Zwonimir hatte viel getrunken, dennoch war er nüchtern und spöttisch und höhnte Alexanderl, daß es eine Lust war.
»Sie haben spitze Stiefel!« sagte Zwonimir, »lassen Sie sehen, ob sie scharf sind. Wo lassen Sie Ihre Stiefel schleifen? Die neueste Kriegswaffe. Sturmangriff mit französischen Stiefelspitzen! – Ihre Krawatte ist schöner als meiner Großmutter Kopftuch, so wahr ich der Sohn Nikitas bin, so war ich Zwonimir heiße und niemals mit Ihrer Braut geschlafen habe.«
Alexanderl tat, als hörte er nicht. Gram zehrte an ihm. Er war traurig.
»Ich möchte diesen Vetter nicht an deiner Stelle!« sagte Zwonimir.
»Man sucht sich seine Vettern nicht aus«, sagte ich.
»Nichts für ungut, Alexanderl!« schrie Zwonimir und stand auf. Er war groß, wie eine Mauer stand er in der kleinen, dunkelroten Bar.
Am nächsten Morgen erwacht Zwonimir früh und weckt mich. Er ist angekleidet. Er wirft meine Decke auf den Fußboden und zwingt mich, aufzustehen und mit ihm spazierenzugehn. Die Lerchen trillern wunderbar.
XVI
An diesem Tage wurde Kaleguropulos erwartet. Zwonimir warf die Stühle um, brachte Unordnung in unser Zimmer. Er beschloß, Kaleguropulos aufzulauern, er wollte ihn im Zimmer erwarten. Ich erwartete Kaleguropulos unten, im Fünf-Uhr-Saal, und Zwonimir blieb oben.
Ich sah diesmal keine Aufregung. Alle hatten das Hotel verlassen, die drei höchsten Stockwerke standen leer, man konnte elende Häuslichkeiten sehen.

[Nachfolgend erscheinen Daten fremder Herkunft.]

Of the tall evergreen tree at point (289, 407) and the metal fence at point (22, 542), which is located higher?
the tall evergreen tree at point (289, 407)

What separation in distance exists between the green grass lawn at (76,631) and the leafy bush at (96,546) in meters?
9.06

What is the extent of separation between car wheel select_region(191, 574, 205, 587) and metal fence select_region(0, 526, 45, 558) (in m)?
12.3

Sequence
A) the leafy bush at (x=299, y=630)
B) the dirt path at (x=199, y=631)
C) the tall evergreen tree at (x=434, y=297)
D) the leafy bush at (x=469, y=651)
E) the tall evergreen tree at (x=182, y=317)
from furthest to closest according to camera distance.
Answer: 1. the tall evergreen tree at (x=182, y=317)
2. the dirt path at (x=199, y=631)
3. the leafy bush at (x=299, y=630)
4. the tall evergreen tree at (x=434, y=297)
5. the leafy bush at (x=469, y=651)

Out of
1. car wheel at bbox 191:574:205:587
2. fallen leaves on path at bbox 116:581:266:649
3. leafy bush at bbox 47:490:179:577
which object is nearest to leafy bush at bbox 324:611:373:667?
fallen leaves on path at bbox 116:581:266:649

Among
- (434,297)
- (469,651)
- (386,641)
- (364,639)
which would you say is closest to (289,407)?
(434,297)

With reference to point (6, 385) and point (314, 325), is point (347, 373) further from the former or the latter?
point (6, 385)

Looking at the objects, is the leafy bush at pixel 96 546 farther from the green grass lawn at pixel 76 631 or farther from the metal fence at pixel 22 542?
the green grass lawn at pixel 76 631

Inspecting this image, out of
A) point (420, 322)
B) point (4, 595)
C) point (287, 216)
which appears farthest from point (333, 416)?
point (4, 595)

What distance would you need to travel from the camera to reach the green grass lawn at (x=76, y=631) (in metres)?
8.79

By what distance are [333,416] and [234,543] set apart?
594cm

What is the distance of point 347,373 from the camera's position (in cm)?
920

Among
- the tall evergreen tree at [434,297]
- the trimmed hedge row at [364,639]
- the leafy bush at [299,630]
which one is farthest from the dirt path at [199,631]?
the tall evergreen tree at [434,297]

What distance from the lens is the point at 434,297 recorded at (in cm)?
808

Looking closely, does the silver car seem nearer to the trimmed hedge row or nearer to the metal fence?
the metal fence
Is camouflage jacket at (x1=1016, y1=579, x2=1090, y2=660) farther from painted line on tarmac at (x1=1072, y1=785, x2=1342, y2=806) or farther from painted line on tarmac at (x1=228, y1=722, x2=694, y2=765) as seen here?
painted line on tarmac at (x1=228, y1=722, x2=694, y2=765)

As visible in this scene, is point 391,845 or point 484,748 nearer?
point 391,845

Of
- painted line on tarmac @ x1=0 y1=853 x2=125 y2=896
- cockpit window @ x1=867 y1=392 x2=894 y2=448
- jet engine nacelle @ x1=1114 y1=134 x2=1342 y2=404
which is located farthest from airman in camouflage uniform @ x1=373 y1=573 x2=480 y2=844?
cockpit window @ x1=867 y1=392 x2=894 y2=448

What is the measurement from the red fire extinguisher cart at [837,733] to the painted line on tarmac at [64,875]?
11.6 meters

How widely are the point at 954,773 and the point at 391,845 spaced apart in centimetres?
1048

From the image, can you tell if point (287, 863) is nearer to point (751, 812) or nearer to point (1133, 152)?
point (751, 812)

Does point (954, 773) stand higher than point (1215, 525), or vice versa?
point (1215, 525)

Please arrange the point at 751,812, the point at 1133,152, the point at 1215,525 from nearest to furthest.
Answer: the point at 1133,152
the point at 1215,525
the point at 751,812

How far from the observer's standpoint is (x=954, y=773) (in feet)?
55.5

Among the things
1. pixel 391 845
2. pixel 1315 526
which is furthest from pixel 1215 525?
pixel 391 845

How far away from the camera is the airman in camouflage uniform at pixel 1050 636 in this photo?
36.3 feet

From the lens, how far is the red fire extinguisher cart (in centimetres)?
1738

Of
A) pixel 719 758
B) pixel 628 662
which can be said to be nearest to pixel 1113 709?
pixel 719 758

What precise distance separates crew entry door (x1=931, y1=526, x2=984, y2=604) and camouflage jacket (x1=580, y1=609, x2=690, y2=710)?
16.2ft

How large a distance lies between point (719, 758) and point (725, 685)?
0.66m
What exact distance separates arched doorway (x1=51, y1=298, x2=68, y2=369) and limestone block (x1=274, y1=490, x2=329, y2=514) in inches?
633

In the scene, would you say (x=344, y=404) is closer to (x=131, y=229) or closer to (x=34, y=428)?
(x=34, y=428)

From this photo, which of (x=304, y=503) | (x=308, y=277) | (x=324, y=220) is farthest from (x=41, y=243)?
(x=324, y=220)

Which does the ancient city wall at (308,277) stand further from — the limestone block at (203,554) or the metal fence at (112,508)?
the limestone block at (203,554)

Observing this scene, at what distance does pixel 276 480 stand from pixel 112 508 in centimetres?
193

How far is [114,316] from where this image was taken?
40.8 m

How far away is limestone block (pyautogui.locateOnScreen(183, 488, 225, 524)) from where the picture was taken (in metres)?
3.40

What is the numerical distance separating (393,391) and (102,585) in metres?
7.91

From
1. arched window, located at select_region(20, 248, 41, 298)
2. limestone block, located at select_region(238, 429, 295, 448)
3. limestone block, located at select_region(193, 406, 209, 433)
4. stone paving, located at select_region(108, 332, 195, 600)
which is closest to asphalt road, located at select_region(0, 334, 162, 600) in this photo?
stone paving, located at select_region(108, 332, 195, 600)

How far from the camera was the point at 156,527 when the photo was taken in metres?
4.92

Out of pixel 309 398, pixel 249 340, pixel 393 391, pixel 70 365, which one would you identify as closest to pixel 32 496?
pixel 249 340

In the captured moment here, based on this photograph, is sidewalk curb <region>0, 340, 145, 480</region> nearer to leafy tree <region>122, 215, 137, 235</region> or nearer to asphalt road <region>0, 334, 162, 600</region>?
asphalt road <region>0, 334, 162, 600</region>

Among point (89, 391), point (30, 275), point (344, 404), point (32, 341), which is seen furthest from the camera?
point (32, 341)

Unten war es still. Ignatz fuhr hinauf und hinunter. Nach einer Stunde kam Zwonimir und erzählte, daß der Direktor über den Korridor gegangen sei, Zwonimir war an der Tür gestanden, der Direktor hatte gegrüßt, aber nirgends war ein Kaleguropulos zu sehn gewesen.
Zwonimir vergaß diese Dinge leicht, mich aber ließ das Geheimnis des Kaleguropulos nicht ruhen.
Zwonimir macht selbständige Ausflüge im Hotel, er geht in leere Zimmer, läßt Zettel mit Grüßen zurück und kennt alle Menschen nach drei Tagen.
Er kennt Taddeus Montag, den Karikaturisten, der Schilder malt und nicht viel Arbeit bekommt, weil er die bestellten Arbeiten verpatzt.
Er kennt den Buchhalter Katz, den Schauspieler Nawarski, die nackten Mädchen, zwei Schwestern Mongol, Helene und Irene Mongol, zwei ältliche Jungfern. Zwonimir begrüßt alle laut und herzlich.
Auch Stasia kennt er und berichtet mir:
»Die Kanaille ist in dich verliebt!«
Ich bin verlegen, es ist ja nicht böse gemeint, aber der Ausdruck ärgert mich.
Ich sage: »Stasia ist ein gutes Mädchen.«
Zwonimir glaubt nicht an gute Mädchen und sagt, er würde schon mit Stasia schlafen, um mir zu beweisen, wie schlecht sie sei.
Zwonimir ist schon in den Kellern des Hotels gewesen, im Souterrain, wo sich die Küche befindet. Er kennt den Koch, einen Schweizer, der nur Meyer heißt, aber gute Mehlspeisen macht. Zwonimir erhält Gratisproben.
Zwonimir schlägt Ignatz. Es sind freundliche Schläge, und Ignatz kann nichts dagegen tun. Ich beobachte Ignatz, wie er zusammenzuckt, wenn sich ihm Zwonimir nähert. Es ist eine Reflexbewegung, keine Angst. Zwonimir ist der größte und stärkste Mann im Hotel Savoy, er kann Ignatz bequem unter den Arm nehmen. Er scheint furchtbar und gewalttätig, er poltert gern, und in seiner Nähe ist alles still und scheu. Dem alten Militärarzt ist Zwonimir sympathisch. Der Doktor zahlt ihm gerne ein paar Schnäpse am Nachmittag.
»Solche Doktoren wie Sie kenne ich vom Militär«, sagt Zwonimir. »Sie können Lebendige totmachen, dafür bekommen Sie eine hohe Gage. Sie können die Menschen vom Boden wegamputieren.